Black Rebellion and the Political Imaginations of African American Teachers

Students in a classroom at the Flint River School in Georgia, May 1939 (Photo: Marion Post Wolcott, Farm Security Administration, Schomburg Center for Research in Black Culture).

Nat Turner became an impromptu topic of discussion in my third grade classroom. Ms. Todman had a way of getting her point across that seared it into your mind. She was an older Black woman from North Carolina, teaching at a Black parochial school in Compton, California during the 1990s. We were not taking our task seriously as we prepared for our school’s annual Black history month program. The assignment was to memorize Eloise Greenfield’s poem about Harriet Tubman running in the dead of night to escape bondage, and then returning time and time again to guide others on their path to freedom. The performance included one of my classmates dressing up as Tubman and performing a dramatization of the words we spoke in unison. Ms. Todman explained there was a world so hateful toward Black people that many who came before us gave their life to fight for even the smallest joys we have today. We had to remember these people, to honor their bravery and put some part of it into practice in our lives. Nat Turner wasn’t just killed after his revolt, she stressed. They even took parts of his body as trophies, made clothing accessories from his skin. I remember thinking she must have exaggerated this story. But even if only a fraction of it was true, her point was well taken.

Ms. Todman’s engagement with radical aspects of Black political history, namely historical figures that were willing to respond to Black oppression with violent rebellion, was not an isolated encounter. This trans-curricular moment earmarked a consistent line of thought in the pedagogical history of African American schoolteachers. Black educators historically deployed radical Black historical narratives to stretch students’ imaginations about the possibilities for social transformation. This is most prominently captured in African American teachers’ representation of historical characters such as Tubman, Turner, and Toussaint L’ouveture in textbooks they wrote during Jim Crow.

Black Jim Crow teachers are often represented as middle class, bourgeoisie professionals, beholden to the politics of respectability; implying that an appreciation of Black violent rebellion against white supremacy was outside the purview of their pedagogy and imaginations. However, their political ideologies were much more complex than this flattened narrative suggests.
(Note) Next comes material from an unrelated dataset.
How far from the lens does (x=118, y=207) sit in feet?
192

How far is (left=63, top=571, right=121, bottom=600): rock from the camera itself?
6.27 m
In their own intellectual traditions we see them also representing, in celebratory fashion, some of the least respectable figures (as measured by mainstream social standards of the time)–or, perhaps their enactment of the politics of respectability was more malleable than popular understandings of the term make room for. Certainly their celebrations of Nat Turner and assertion that “he was, undoubtedly, a wonderful character” was not intended to convince white spectators of his, or their, civility.

Textbooks written by African American teachers as early as 1890 represented the story of Nat Turner and the Southampton Insurrection of 1831 in heroic fashion. Between 1890 and 1922, there were four textbooks written by scholars who also taught in public schools. Edward Johnson, who was born enslaved in North Carolina, published A Short History of the Negro in America in 1890. Leila Amos Pendleton taught in Washington D.C. public schools and published A Narrative of the Negro in 1912. John Cromwell a formerly enslaved man who also taught in D.C. published The Negro in American History in 1914. Carter G. Woodson was a schoolteacher for nearly thirty years and published seven different textbooks. His first textbook, The Negro In Our History, was published in 1922 and became the most widely circulated of any that preceded it.

Nat Turner’s story was not the only narrative of slave resistance presented in Black teachers’ textbooks. They all explore the Haitian Revolution and wide reaching accounts on the genealogy of Black resistance to slavery. Writing specifically about the United States, Carter G. Woodson offered, “The most exciting of all these disturbances did not come until 1831, when Nat Turner, a Negro insurgent of Southampton County, Virginia, feeling that he was ordained of God to liberate his people, organized a number of daring blacks and proceeded from plantation to plantation murdering their masters.”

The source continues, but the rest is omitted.